UDOSTĘPNIONY FRAGMENT:
Niebezpieczne rewiry

Pomysłowość wandali nie zna granic. Jak pokazują policyjne statystyki, większość zatrzymywanych sprawców, którzy niszczą umyślnie cudze mienie, nabiera odwagi po alkoholu.

Kasiarze czy wandale?

Niebezpieczne rewiry / Kasiarze czy wandale?

Ostatni przypadek potwierdził regułę. 11 sierpnia, około godziny 5 nad ranem, do pomieszczenia z terminalem bankomatowym przy ulicy Warszawskiej, w Mińsku Mazowieckim weszło dwóch wyrostków. Podchmieleni osobnicy urządzili sobie tam „przyjacielskie spotkanie”, w oparach papierosowego dymu. Nie przeczuwali, że ich „dziwne” zachowania rejestruje bankowa kamera. Mężczyźni po kilku minutach bytności w pomieszczeniu, zaczęli dobierać się do bankomatu, a dokładnie szarpać za jego obudowę. Po tym jak jeden z nich załatwił w środku potrzebę fizjologiczną, wyszli. Bank oszacował straty na tysiąc złotych. Kryminalni błyskawicznie rozpoznali nagranych mężczyzn. Byli notowani już wcześniej za drobne przestępstwa. Pierwsze zatrzymania miały miejsce dwa dni temu. Najpierw do celi trafił 21-letni Przemysław Ł., a kolejnego dnia dołączył do niego 25-letni Arkadiusz J. Obydwaj pochodzili z Mińska. Sprawa trafiła do dochodzeniówki. Wandalom przedstawiono zarzuty, zarówno jeden jak i drugi, usłyszeli zarzut umyślnego uszkodzenia bankomatu. Niszczyciele nie potrafili wyjaśnić, jakie pobudki nimi kierowały. Obydwaj przyznali się i poddali dobrowolnie karom: Przemysław Ł. karze 4 miesięcy pozbawienia wolności, w zawieszeniu na 2 lata, a jego wspólnik Arkadiusz J. karze 8 miesięcy pozbawienia wolności, w zawieszeniu na 2 lata. Wandale zapłacą też grzywny od 800 do 1000 złotych. Jak widać nie tylko miejski monitoring śledzi poczynania przestępców. Kodeks karny za akty wandalizmu przewiduje nawet 5 lat więzienia. Dlatego warto najpierw pomyśleć, a nie niszczyć cudze mienie.

ZADANIA DO WYKONANIA:
[a] Skopiuj dokładnie z tekstu o wandalach fragment, który zaczyna się od słów zawierających „Pomysłowość wandali nie”, a kończy na „odwagi po alkoholu.”.
[b] Odpowiedz na pytania do tekstu o wandalach, oznaczając odpowiedzi tak samo jak pytania:
(i) O której godzinie mężczyźni weszli do pomieszczenia z terminalem bankomatowym?
(ii) Na jaką kwotę bank oszacował straty?
(iii) Ile lat więzienia przewiduje kodeks karny za akty wandalizmu?
[c] Streść tekst o wandalach w dwóch zdaniach.

ZAPISANE DANE:
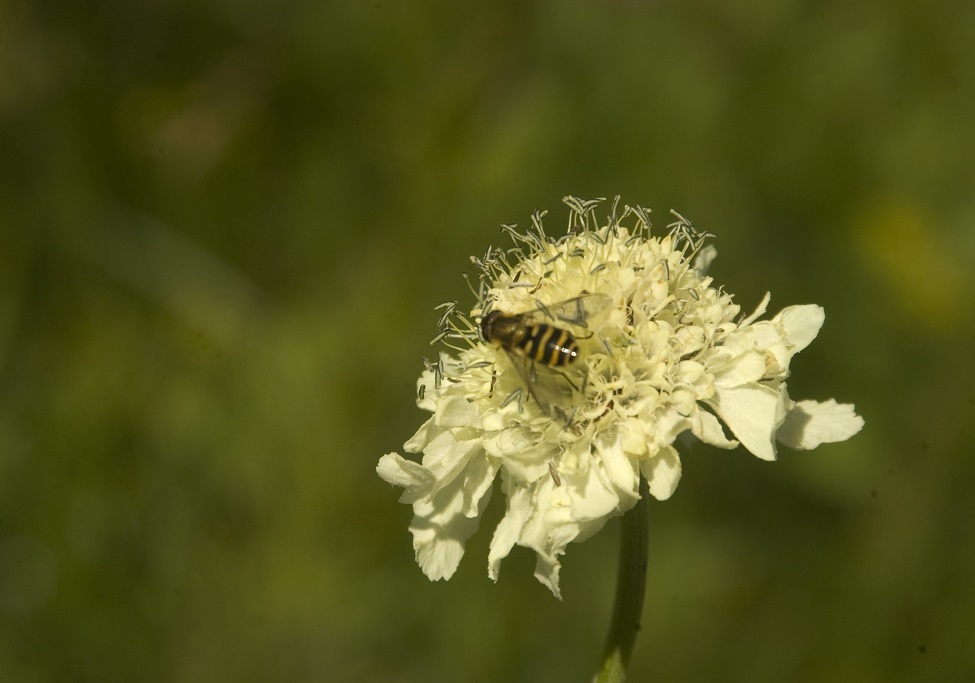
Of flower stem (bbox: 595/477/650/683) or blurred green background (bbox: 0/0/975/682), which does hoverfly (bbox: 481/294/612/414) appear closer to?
flower stem (bbox: 595/477/650/683)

ROZWIĄZANIA:
[a]
Pomysłowość wandali nie zna granic. Jak pokazują policyjne statystyki, większość zatrzymywanych sprawców, którzy niszczą umyślnie cudze mienie, nabiera odwagi po alkoholu.

[b]
(i) Około godziny 5 nad ranem.
(ii) Na tysiąc złotych.
(iii) Nawet 5 lat.

[c] 11 sierpnia nad ranem dwóch podchmielonych mężczyzn szarpało za obudowę bankomatu przy ulicy Warszawskiej w Mińsku Mazowieckim, a bank oszacował straty na tysiąc złotych. Sprawców nagranych przez bankową kamerę szybko rozpoznano i zatrzymano, a obaj przyznali się i poddali dobrowolnie karom pozbawienia wolności w zawieszeniu oraz zapłacą grzywny.